To coincide with RMIT’s annual Pride Week, the new Gender Equity & Justice Project will be hosting a pop-up barbershop in collaboration with Little Rebel Barbershop.
Running from Monday 22 August to Friday 26 August, RMIT Pride Week is an important opportunity to bring together and celebrate the University’s diverse genders, sexes, and sexualities (DGSS) community.
This year, Pride Week will be delivered in a combination of face-to-face and online platforms to provide opportunities for all to take part. Pride Week aligns with the IDAHOBIT theme, ‘Our Bodies, Our Lives, Our Rights!’ – a reminder LGBTIQA+ people continue to fight for their rights every day.
Shelley Hewson-Munro from the Gender Equity & Justice Project explained that the pop ups are about a bigger movement about to be undertaken at RMIT to create opportunities to talk about outdated ideas about gender and gender-based violence. “A lot of barbershops are marketed as “men” only and have not been and continue to be not safe spaces for everyone and haircuts shouldn’t have a gender or cause discrimination and harm,” she said.
“We want to reclaim safety and celebration around hair styles and choices and promote queer safe and supportive businesses like Little Rebel Barbershop for students to know there are people out there who are passionate about them and how they want to be.”
RMIT Pride Week banner. Source: RMIT University
Joining the event at Pride week will be the barbers from Little Rebel Barbershop in Preston – a queer owned small business that creates a safe and inclusive space for all.
Owner and Director of Little Rebel Barbershop, Rhia Rebel, said there is a need for more barbershops like theirs in the LGBTQIA+ community. “We are driven by our passion for hair, pushing the boundaries with traditional binary fashions, making a change in the hair and barber industry and equality for all,” she said.

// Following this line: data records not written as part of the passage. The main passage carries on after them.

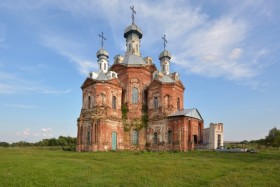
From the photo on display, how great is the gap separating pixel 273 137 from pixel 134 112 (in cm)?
2831

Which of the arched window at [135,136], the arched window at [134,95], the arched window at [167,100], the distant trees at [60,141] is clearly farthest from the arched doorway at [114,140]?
the distant trees at [60,141]

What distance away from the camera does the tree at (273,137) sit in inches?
1866

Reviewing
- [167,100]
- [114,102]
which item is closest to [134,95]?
[114,102]

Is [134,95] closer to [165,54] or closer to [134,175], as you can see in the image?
Answer: [165,54]

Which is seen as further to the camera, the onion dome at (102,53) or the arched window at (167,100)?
the onion dome at (102,53)

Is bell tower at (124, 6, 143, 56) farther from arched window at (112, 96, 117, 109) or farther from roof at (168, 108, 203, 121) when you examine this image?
roof at (168, 108, 203, 121)

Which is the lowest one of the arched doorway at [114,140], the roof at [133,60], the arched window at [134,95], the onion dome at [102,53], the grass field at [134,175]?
the grass field at [134,175]

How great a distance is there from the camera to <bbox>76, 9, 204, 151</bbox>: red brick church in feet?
109

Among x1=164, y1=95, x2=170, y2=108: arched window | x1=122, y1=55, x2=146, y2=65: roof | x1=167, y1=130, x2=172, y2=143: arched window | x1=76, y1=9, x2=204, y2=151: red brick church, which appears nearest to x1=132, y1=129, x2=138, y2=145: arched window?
x1=76, y1=9, x2=204, y2=151: red brick church

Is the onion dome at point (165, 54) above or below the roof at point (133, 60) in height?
above

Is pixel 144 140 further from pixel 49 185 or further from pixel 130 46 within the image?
pixel 49 185

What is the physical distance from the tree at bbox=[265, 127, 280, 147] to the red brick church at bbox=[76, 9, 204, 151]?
19.9 m

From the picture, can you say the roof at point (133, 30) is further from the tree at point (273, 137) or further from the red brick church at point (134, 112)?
the tree at point (273, 137)

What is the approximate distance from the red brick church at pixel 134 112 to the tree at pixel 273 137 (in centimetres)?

“As queer people we experience discrimination regularly. The hair and beauty industry can be very binary in its approach to fashion and labels / pronouns. Not all of us fit into those binaries or boxes. Queer people deserve to be heard, seen and need to feel comfortable in every industry this goes for the clientele and staff. We are excited to help inspire others in what we do and feel honoured to be working with others who also are driven to help make a change towards equality.”
Hewson-Munro acknowledged issues relating to gender inequality and violence are complex, but that we need to face them and work together to end it. “A key part of the project also focuses on engaging identifying male students and staff to be part of the solution by working alongside of women and others to undertake small scale project ideas,”
“It also has a remit to explore and review how we can change and improve our teaching and learning content so that it works towards national goals for equality and anti-violence, as well as work, health and safety requirements”
Hewson-Munro states that ending violence will not be an easy ask and it will take vulnerability and personal work to make it a reality, but it is possible. The Gender Justice Project will be holding more collaborations soon, including with The Streets Barber and She is Not Your Rehab barber crew from New Zealand.
Anyone can drop by the pop-up barbershop on Wednesday August 24 in Carlton, or Thursday 25 August on Bowen Street in the City Campus.